告発のメヌエット
第34話 好機
アリスのレッスンが終わったところで、私はジョージ先生とともに、父の執務室へ行った。
「先生、今日はいい話を持ってきていただきまして、ありがとうございました。先生は以前からこのような活動をされていたのですか?」
「ええ、うちはもともと貴族の御用商人でしたので、自宅にピアノがあったのですよ。
ランベルク氏がピアノを求めたときに、グランドピアノの価格が少し高かったので、父が分割払いにしたのですよ。」
「そうですな、彼がまだ無名だったころですな。」
父はそのエピソードを知っているかのように懐かしんでいた。
「ちょうどのその時に、家の中でピアノを練習していた僕に、ピアノを教わらないかと言ってきたのです。

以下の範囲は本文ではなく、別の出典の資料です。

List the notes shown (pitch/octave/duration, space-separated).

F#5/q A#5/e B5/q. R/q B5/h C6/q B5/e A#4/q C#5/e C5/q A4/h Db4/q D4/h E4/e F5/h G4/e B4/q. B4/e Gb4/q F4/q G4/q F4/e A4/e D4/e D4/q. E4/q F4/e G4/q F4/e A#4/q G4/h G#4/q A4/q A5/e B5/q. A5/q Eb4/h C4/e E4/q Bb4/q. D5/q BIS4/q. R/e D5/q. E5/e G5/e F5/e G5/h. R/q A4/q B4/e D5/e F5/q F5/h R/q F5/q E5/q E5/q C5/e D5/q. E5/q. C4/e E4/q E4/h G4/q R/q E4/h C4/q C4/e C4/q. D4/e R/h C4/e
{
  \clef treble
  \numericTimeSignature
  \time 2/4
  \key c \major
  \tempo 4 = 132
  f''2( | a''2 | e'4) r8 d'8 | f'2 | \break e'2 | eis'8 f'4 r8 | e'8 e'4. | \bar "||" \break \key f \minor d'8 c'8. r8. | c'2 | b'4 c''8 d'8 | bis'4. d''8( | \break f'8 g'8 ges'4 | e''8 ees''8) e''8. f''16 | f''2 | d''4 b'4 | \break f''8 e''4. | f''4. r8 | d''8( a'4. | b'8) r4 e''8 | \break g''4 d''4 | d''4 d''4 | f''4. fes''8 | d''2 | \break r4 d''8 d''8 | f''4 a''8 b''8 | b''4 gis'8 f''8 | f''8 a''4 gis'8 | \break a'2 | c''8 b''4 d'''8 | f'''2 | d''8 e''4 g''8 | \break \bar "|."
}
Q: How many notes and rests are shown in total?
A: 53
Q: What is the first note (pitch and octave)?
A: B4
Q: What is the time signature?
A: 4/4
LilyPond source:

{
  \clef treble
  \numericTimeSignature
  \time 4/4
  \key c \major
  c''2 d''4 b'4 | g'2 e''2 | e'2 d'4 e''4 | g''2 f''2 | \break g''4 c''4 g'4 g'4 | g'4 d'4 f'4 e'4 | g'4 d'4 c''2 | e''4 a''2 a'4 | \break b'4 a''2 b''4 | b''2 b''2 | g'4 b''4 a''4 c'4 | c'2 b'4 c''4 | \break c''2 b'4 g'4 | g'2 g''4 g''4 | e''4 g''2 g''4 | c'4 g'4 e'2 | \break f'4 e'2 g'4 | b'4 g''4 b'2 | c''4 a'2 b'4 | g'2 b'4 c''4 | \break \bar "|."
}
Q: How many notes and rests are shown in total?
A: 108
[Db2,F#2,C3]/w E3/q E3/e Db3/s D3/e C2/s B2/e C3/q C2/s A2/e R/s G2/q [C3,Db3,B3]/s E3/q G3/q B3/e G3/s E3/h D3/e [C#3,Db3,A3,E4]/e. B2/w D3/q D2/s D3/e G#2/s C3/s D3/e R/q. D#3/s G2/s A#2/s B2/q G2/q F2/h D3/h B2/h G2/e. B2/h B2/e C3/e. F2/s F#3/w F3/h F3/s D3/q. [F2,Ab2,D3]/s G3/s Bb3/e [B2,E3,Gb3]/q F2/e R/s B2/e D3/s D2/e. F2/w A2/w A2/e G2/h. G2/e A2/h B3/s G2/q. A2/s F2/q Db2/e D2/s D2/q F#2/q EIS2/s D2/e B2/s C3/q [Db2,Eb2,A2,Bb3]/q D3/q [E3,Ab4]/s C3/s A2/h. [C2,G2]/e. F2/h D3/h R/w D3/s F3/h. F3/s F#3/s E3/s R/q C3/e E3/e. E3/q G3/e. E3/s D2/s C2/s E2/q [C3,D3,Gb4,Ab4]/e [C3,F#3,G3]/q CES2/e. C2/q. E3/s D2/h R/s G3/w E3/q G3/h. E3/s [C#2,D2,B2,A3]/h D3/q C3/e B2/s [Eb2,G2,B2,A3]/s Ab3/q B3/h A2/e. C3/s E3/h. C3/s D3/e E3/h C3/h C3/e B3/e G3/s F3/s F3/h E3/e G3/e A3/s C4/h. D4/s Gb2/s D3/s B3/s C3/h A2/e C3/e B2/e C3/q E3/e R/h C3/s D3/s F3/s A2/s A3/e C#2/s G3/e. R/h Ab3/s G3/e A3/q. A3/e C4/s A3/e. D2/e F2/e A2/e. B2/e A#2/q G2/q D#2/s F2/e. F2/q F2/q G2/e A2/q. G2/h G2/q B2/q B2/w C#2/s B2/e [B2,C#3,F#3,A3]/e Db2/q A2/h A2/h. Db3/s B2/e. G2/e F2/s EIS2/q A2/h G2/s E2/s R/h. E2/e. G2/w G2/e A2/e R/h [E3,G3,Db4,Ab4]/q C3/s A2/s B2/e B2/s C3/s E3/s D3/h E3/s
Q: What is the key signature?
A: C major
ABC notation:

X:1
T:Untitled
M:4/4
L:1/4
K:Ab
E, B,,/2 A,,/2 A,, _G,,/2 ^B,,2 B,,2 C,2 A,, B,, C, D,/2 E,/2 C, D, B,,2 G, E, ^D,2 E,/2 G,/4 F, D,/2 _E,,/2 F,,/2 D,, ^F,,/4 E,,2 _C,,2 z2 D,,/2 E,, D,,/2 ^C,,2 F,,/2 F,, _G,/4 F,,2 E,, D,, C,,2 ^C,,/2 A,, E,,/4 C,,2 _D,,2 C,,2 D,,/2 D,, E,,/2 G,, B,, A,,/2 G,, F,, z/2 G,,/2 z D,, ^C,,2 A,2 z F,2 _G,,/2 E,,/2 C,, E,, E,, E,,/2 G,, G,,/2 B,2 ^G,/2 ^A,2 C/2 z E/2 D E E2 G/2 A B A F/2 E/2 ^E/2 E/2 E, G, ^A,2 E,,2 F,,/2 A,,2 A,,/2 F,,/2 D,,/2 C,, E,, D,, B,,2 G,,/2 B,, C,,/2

父がその話を聞いて、『分割払いを安くするからこの子にピアノを教えてやってくれ。』って。
それが僕と先生との出会いでした。」
「もう15年以上も前のことじゃないかな。
彼も無名だったが、わしからの紹介だと言って演奏する機会を得られると、一躍有名になったんだ。
わしは少しだけ当時の彼を後押ししたに過ぎない。
今の彼があるのはもちろん彼の才能だがね。
こうして弟子をとるようになったとは、わしもうれしいよ。」
「アリスお嬢様は、ランベルク氏の孫弟子ですね。」
「ああ、全くだ。本人だけではなくて、孫弟子の面倒まで見るとはな。」
父とジョージ先生は、上機嫌でサロンやロビーでの演奏について語った。
中でもランベルク先生の演奏会では、ロビーにもピアノがあったため、開演までの間にBGMとして演奏し、それが名を売るきっかけになったと話していた。
「ピアニストとして成功するためには、もちろん腕も必要ですが、何よりも聴いてもらう機会が必要です。
ですからこれからアリスお嬢様が参加できる機会があれば、おすすめしようと思うのですが。
もちろんコレット様もご一緒に参加していただきますよう、お願いします。」
「わかりました。こちらこそよろしくお願いします。」
「さて、アリスのデビューは決まったな。次はコレットの番だ。」
「ええ、実は先生にお願いがありまして。」
「はい、なんでしょうか?」
「先生が行うサロンパーティーでアリスが演奏するときのドレスを私が作るのですが、その時に同じデザインのドレスを用意して、販売しようと思います。」
「それは面白いですね。
アリスの演奏とともにそのドレスが注目を浴びれば、女子学生たちは放ってはおかないでしょう。」
「ええ、とてもありがたい話です。
ですが、そういったパーティーに私たち商人が出入りをしてもよろしいのですか?」
「そうですね、ほかのサロンパーティーでも参加者にコンサートのチケットや、書籍や楽譜の販売、ピアノまで紹介しているところもありますので、主催者が許可すればよいと思います。」
「それでしたらぜひ、お願いいたします。」
「ただ、今回は学院の学生たちが自分たちで行うパーティーなので、学院が許可するかどうか。」
「ランベルク氏に相談だろうな。彼には世話になりっぱなしだな。」
「今回の企画は学生の自主活動ですので、経費は少ないと聞いています。
私の出演料も値引きされましたし。
もしもハイマー商会がスポンサーになっていただければ、彼らも快く受け入れるでしょう。
コレット・コレクションは、女子学生の間で話題になっていますし。」
「しかしまだ、売れていないのですよ。」
「商会の従業員が着る制服がかわいいと噂されています。
自分で着るというよりも、使用人に買い与えるつもりでしょうか。」
「いずれにせよ噂にはなっているのね。
あとは接点次第ということかしら。」
「トーマス。」
「はい、こちらに。」
「ジョージ先生からの話では、学院でサロンパーティーが行われるそうだ。
ランベルク氏と学院長あてに、ハイマー商会がスポンサーを申し出ると手紙を書いてくれ。
それから出店の許可もな。」
「ありがとうございます。
これで学院も主催する学生たちも、体面が保てると喜ぶことでしょう。」
アリスの演奏者としてのデビューと、私のコレット・コレクションの販売の足掛かりを見つけた。
ここで知名度を上げるチャンスが訪れたのだ。